Куртка, брюки, сапоги и даже руки арестованного были испачканы испражнениями и оттого в камере установился тяжелый смрад.

Алексеев намочил под краном свою шапку и обмыл сначала лицо и руки лежащего, потом принялся за одежду.

Арестант открыл глаза и наблюдал за движениями Алексеева.

— Кто вы? — голос его был неожиданно силен.

— Василий Алексеев, рабочий.

— Политический?

— Большевик.

— Сколько сидите?

— Восьмой день.

— Новичок.

— Да не совсем. В прошлом году в «Крестах» три с лишним месяца отсидел. В общей камере.

— А я старый сиделец, — вдруг упавшим, тихим голосом проговорил арестант. — Двенадцать лет по тюрьмам кочую. Четыре уже сменил. Теперь вот в Питер попал.

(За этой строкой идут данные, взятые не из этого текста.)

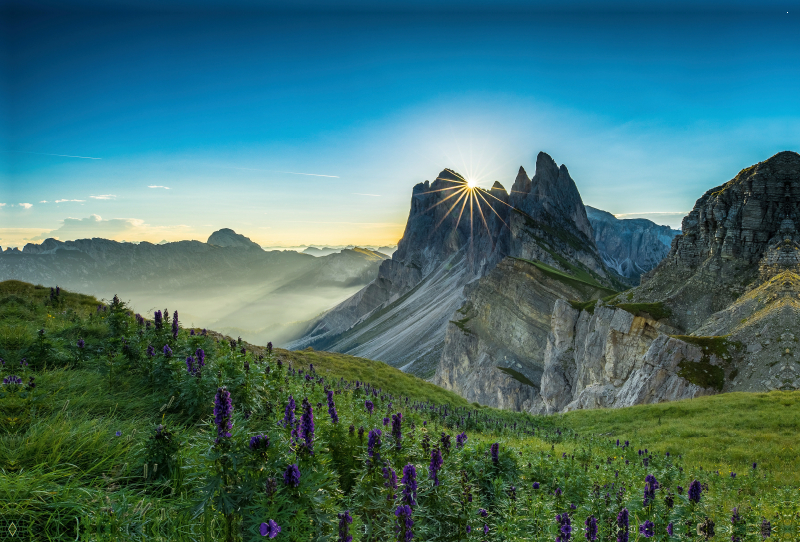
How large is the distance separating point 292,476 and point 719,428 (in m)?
25.9

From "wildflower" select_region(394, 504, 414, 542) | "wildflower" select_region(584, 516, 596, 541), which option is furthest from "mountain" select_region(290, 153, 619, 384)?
"wildflower" select_region(394, 504, 414, 542)

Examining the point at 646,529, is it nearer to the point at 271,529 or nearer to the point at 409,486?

Гнали в «Кресты», да в «Предвариловку» угодил отчего-то.

Он изучающе посмотрел на Алексеева.

— Давно в партии?

— С двенадцатого года.

— Пять лет, значит. Для ваших лет это стаж. Годков-то сколько?

— Двадцать.

— А мне за сорок перевалило… Ну, давайте познакомимся. — Человек сел, протянул руку. — Усачев моя фамилия, Иван Петрович. Спасибо за уход. Тут карцер почище всех, какие только в других тюрьмах. Везде холодище, а туг — рядом с машинной топкой находится. Жара жуткая. Это бы и хорошо, да параши нет, на двор не выводят. Все делаешь прямо на пол. Отсюда смрад и духота невыносимые, дышать невозможно. И темень кромешная, полнейшая. Чуть в сторону двинул — и в дерьме. Девять дней отбухал… Ничего, через пару деньков очухаюсь.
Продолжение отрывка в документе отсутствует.